World Igbo Summit Group
- Formation: 5 states (Abia, Anambra, Ebonyi, Enugu and Imo)
- Members: Director general - Ifedi Okwenna
- Official language: Igbo, English

= World Igbo Summit Group =

The World Igbo Summit Group is an umbrella body that brings all the Igbo people and its relevant bodies like Indigenous People of Biafra, Ohanaeze Ndigbo, World Igbo Congress, Igbo Leadership Development Foundation and including present/past political office holders, Royal kings, professionals, businessmen, Civil society activists, gender advocates and other experts of Igbo extraction residing in different parts of the world together to Foster the growth and unity of the five state comprises Imo State, Anambra state, Enugu state, Ebonyi state, and Abia State.

The group was formed in 2006 with Ifedi Okwenna as the Director general and strategic meetings are held yearly to bring all igbo heads within and outside the country together so as to foster unity and to project their 50-year visioning plan for 2066.

==Conflict==
In 2018 the Indigenous People of Biafra threatened for the summit not to be held insisting that the group would not accept anything other than a referendum for the rebirth of the Republic of Biafra.

The World Igbo Summit Group has called for an end to all contention and conflict in Ohanaeze Ndigbo and request all aggrieved parties to come together in the larger interest of Igbo people.

==Vision Plan==
In 2016, World Igbo Summit Group adopted the resolutions for the immediate implementation of the 50-year visioning plan.
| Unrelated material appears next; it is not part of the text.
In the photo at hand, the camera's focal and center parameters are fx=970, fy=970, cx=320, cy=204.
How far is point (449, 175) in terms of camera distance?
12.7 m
The group took the decision at a post-summit meeting of the group held at the Gregory University, Uturu in Abia State.

The resolution articulates short term, mid-term and long-term strategic plans to “comprehensively tackle the development of Igboland” and promote the well-being of the people. It also strives to persuade Igbo entrepreneurs and investors in Nigeria and Diaspora to think-home and invest in Igboland.